Let's learn the various methods to grab data from a DataFrame.
These are the two ways of selecting a specific Series out of a `DataFrame`. 

The indexing operator `[]` does have the advantage that it can handle column names with reserved characters in them.

In [None]:
df

In [None]:
df.columns

In [None]:
df.index

In [None]:
df['Y']

In [None]:
# Pass a list of column names
df[['Y','Z']]

In [None]:
# SQL Syntax (Not always possible, not recommended)
df.Y

In [None]:
print(df['Y']['A'])
df['Y']['A'] == df.loc['A', 'Y']

### Index-based selection

Pandas indexing works 2 ways:
- The first is position-based selection: selecting data based on its numerical position in the data. `.iloc` does this (as does `.at`)
- The second is **label-based selection**. In this paradigm, it's the data index value, not its position, which matters. `.loc` does this.

Both `loc` and `iloc` are row-first, column-second. This is the same as `numpy` but the opposite native Python, which is column-first, row-second in e.g. lists of lists.

In [None]:
df.loc['A']

In [None]:
df.loc['B','Y']

In [None]:
df.loc[['A','B'],['Z','Y']]

In [None]:
df.iloc[0,:] #or df.iloc[1]

In [None]:
df.iloc[:, 0]

In [None]:
df.iloc[:3, 0]

In [None]:
df.iloc[[1, 2], 0]

### Creating a new column:
**DataFrame Columns are just Series**

In [None]:
type(df['Z'])

In [None]:
df['new'] = df['Z'] + df['Y']

In [None]:
df

In [None]:
df['index_backwards'] = range(len(df), 0, -1)
df

### Removing Columns

In [None]:
df.drop('new', axis=1)

In [None]:
# Not done inplace unless specified!
df

In [None]:
df.drop('new', axis=1, inplace=True)
#or 
#df_newVer = df.drop('new',axis=1)

Can also drop rows this way:

In [None]:
df.drop('A', axis=0)

In [None]:
del df['index_backwards']
df

### Conditional Selection

An important feature of pandas is conditional selection using bracket notation, very similar to numpy:

In [None]:
df>0

In [None]:
df[df>0]

In [None]:
df[df['Z']>0]

In [None]:
df[df['Z']>0]['Y']

In [None]:
df[df['Z']>0][['Y','X']]

For two conditions you can use | and & with parenthesis:

In [None]:
df[(df['X']>0) & (df['Y'] > 1)]

In [None]:
df

Pandas has som built-in conditional selectors, two of which we will highlight here.

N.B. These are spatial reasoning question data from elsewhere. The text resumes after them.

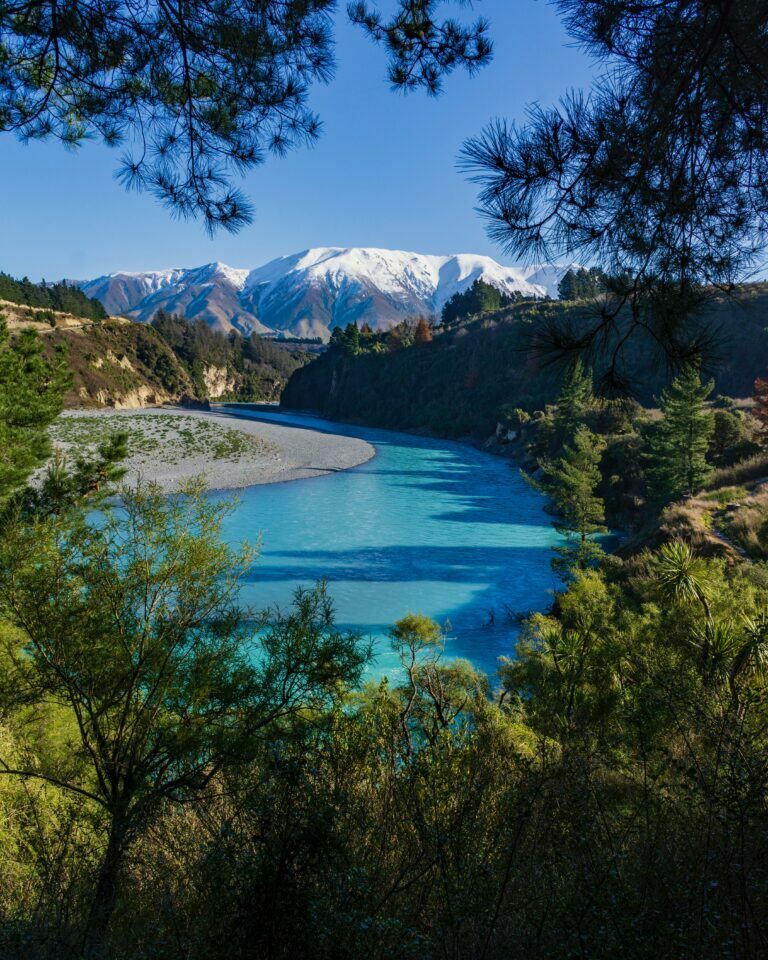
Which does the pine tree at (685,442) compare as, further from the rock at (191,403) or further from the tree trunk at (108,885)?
the rock at (191,403)

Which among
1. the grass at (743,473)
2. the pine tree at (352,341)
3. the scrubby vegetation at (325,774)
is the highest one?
the pine tree at (352,341)

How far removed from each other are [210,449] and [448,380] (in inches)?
2013

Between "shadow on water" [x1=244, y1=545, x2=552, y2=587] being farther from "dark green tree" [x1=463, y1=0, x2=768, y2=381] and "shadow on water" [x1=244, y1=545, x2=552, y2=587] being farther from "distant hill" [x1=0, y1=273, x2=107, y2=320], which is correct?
"distant hill" [x1=0, y1=273, x2=107, y2=320]

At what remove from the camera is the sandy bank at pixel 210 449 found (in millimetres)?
47125

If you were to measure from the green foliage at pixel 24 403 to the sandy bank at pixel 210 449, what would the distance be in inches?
1088

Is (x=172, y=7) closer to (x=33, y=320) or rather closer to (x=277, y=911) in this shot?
(x=277, y=911)

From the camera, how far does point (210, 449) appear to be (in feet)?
178

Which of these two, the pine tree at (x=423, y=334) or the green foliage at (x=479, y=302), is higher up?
the green foliage at (x=479, y=302)

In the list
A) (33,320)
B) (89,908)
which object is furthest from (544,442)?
(33,320)

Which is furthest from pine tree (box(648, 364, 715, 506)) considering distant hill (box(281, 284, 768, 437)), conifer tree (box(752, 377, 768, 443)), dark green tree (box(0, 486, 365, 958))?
distant hill (box(281, 284, 768, 437))

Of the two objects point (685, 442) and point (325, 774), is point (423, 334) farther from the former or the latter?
point (325, 774)

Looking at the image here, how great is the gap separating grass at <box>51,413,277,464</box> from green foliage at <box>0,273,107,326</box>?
4473 centimetres

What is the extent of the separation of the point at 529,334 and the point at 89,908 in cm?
775

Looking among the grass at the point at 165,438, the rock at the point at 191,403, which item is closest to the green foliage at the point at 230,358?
the rock at the point at 191,403
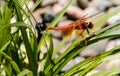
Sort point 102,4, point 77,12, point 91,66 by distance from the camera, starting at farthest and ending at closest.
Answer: point 102,4
point 77,12
point 91,66

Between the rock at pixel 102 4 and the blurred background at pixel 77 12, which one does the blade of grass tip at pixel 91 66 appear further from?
the rock at pixel 102 4

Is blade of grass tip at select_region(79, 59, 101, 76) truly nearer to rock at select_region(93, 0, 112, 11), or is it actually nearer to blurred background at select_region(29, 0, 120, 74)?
blurred background at select_region(29, 0, 120, 74)

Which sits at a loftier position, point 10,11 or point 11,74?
point 10,11

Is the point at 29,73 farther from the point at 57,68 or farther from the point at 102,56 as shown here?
the point at 102,56

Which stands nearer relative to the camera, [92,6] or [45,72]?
[45,72]

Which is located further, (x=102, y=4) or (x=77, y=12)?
(x=102, y=4)

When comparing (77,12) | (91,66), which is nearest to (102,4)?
(77,12)

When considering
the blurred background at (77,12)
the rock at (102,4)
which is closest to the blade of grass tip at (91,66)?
the blurred background at (77,12)

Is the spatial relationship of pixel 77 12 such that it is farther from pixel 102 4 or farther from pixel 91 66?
pixel 91 66

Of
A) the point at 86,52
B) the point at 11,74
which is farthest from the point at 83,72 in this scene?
the point at 86,52

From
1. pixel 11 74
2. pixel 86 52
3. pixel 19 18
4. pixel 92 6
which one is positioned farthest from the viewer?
pixel 92 6

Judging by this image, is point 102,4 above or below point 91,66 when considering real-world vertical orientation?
below
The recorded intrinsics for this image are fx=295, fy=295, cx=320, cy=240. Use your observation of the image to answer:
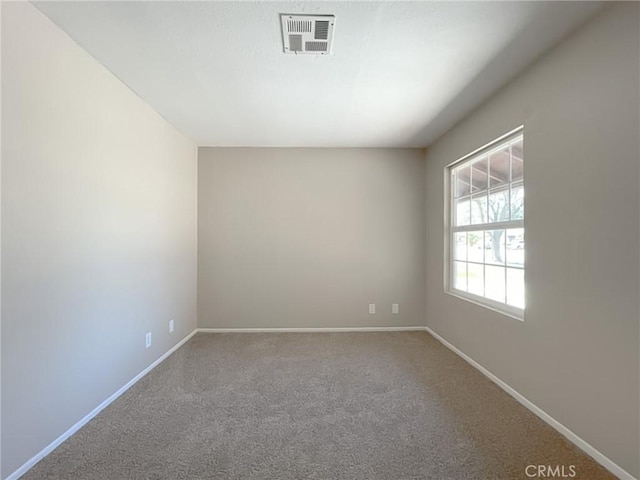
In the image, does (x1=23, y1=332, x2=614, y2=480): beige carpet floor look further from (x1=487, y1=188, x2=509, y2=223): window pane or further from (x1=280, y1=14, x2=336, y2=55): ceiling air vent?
(x1=280, y1=14, x2=336, y2=55): ceiling air vent

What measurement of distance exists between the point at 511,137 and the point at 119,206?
3.11 meters

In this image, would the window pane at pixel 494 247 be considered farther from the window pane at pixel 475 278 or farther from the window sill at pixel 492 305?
the window sill at pixel 492 305

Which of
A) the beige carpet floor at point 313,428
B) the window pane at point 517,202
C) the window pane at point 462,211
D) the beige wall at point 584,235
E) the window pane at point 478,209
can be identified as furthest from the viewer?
the window pane at point 462,211

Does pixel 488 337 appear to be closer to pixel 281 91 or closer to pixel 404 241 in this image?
pixel 404 241

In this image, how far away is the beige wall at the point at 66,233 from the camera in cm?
147

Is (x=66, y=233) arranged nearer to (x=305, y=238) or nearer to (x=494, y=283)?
(x=305, y=238)

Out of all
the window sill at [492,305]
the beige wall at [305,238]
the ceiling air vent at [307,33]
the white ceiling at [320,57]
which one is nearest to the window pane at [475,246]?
the window sill at [492,305]

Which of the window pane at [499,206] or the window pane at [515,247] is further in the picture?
the window pane at [499,206]

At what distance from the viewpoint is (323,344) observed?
11.1ft

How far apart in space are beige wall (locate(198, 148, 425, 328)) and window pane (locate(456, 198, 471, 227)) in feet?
2.20

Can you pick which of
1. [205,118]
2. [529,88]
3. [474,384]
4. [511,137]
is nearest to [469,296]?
[474,384]

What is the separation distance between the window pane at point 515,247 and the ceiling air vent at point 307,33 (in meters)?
1.94

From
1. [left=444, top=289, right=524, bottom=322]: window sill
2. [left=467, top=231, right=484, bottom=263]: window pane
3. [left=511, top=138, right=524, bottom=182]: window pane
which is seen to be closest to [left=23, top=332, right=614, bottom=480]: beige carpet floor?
[left=444, top=289, right=524, bottom=322]: window sill

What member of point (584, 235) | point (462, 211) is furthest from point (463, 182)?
point (584, 235)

- The first is `.isin`. `isin` is lets you select data whose value "is in" a list of values.

- The second is `.isnull` (and pair `.notnull`). These methods highlight values which are (aren't) empty or missing (`NaN`/`NA`). For example, to filter out our failed sums:

In [None]:
df.loc[df['Z'].notnull()]

### More Index Details

Let's discuss some more features of indexing, including resetting the index or setting it something else.

In [None]:
# Reset to default 0,1...n index
df.reset_index()

In [None]:
newind = 'one two three four'.split()

In [None]:
df['Hs_type'] = newind

In [None]:
df

In [None]:
df.set_index('Hs_type') # Not inplace by default

In [None]:
df.set_index('Hs_type', inplace=True)

## Multi-Indexing

An index can have more than one level

In [None]:
mdf = pd.DataFrame({'A': [1, 2, 1],
        'B': [12., 14., 13.]},
        index = pd.MultiIndex.from_arrays([['Player 1', 'Player 1', 'Player2'],
                                           ['Test 1', 'Test 2', 'Test 1']])
                  )
mdf

In [None]:
data = {'A':['Class1','Class1','Class1','Class2','Class2','Class2'],
     'B':['M1','M1','M2','M2','M1','M1'],
       'C':['x','y','x','y','x','y'],
       'D':[1,3,2,5,4,1]}

df = pd.DataFrame(data)
df.pivot_table(values='D', index=['A', 'B'], columns=['C'])

#  Operations

There are lots of operations it's useful to use

In [None]:
df = pd.DataFrame({'col1':[1,2,3,4],'col2':[444,555,666,444],'col3':['aa','cc','dd','ee']})
df.head()

### Info on Unique Values

In [None]:
df['col2'].unique()

In [None]:
df['col2'].nunique()

In [None]:
df['col2'].value_counts()

### Duplications

In [None]:
df.duplicated()#.

#### Drop duplication

In [None]:
df.drop_duplicates(inplace=True)

### statistical information


In [None]:
df['col2'].mean(numeric_only=True) # or .std() .median(), etc

#### Summarising data

In [None]:
df.describe()

### `.map` and `.apply`

A **map** is a term, borrowed from maths for a function which takes a set of inputs and "maps" them to another set of outputs.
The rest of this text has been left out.